M2.5 was better at programming than GLM-4.7 while being way smaller. I'm sure GLM-5.1 is a little better, as the benchmarks show, but it's ~3.3x bigger and I can't run it at a reasonable quant. It's unlikely to be worth the speed degradation on anyone's local HW. For some reason Zhipu went overnight from decently param-efficient to grossly inefficient (hence anons' speculation it's a ploy to sell cloud subscriptions).

With Qwen it's more of a toss-up. 3.5 397B is very smart, comparable to MiniMax-M2.7 in programming, and it runs at reasonable speed with its very low active fraction.
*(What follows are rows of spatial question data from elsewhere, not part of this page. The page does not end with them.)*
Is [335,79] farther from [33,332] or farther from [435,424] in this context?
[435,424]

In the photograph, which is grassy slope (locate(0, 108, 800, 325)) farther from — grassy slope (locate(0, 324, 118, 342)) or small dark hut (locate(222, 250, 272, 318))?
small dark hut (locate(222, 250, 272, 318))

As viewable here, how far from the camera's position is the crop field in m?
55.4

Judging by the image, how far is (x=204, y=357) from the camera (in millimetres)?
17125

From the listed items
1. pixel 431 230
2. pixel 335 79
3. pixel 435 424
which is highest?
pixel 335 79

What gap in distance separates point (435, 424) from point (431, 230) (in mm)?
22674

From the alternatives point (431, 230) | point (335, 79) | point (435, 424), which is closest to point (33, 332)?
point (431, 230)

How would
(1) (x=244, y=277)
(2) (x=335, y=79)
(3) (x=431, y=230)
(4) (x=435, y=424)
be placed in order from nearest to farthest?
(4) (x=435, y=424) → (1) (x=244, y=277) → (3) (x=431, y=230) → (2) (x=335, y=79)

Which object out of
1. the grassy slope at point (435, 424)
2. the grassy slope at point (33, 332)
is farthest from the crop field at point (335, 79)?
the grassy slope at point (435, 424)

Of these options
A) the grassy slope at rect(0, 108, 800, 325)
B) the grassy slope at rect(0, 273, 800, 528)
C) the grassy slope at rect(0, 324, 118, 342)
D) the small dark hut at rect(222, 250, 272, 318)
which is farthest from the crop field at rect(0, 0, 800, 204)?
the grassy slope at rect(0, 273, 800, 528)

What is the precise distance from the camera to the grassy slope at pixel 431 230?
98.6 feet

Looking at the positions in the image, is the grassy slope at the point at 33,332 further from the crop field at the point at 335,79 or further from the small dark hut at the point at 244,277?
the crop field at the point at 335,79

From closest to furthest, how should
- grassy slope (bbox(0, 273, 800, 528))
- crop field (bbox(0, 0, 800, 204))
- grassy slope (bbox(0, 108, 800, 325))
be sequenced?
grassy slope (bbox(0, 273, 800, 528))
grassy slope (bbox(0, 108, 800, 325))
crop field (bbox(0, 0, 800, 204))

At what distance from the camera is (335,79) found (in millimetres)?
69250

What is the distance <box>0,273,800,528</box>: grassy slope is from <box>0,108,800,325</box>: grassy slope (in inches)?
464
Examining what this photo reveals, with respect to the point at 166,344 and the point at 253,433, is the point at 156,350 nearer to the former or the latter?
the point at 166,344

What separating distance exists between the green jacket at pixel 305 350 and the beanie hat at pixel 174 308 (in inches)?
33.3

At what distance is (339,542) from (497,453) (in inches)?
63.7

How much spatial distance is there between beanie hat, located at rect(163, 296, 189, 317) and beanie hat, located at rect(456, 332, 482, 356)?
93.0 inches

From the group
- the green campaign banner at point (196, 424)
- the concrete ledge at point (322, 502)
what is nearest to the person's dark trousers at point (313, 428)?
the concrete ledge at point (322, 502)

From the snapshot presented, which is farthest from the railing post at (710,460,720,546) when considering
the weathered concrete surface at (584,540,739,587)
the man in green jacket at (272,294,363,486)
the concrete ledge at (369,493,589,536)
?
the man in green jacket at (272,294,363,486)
Particularly it retains perf much better over long context (than anything else out there) thanks to its hybrid SSM arch. If Qwen keeps up its releases, I imagine they'll fully overtake MiniMax.

If you have low RAM but 24GB+ of VRAM, naturally Gemma 4 31B is best.
>>
Okay, I finally ran into a situation where 26b wasn't smart enough to figure the premise of the story out, but 31b was. It's very gpt-4o in that sense, it just gets what I mean even if my prompts are short.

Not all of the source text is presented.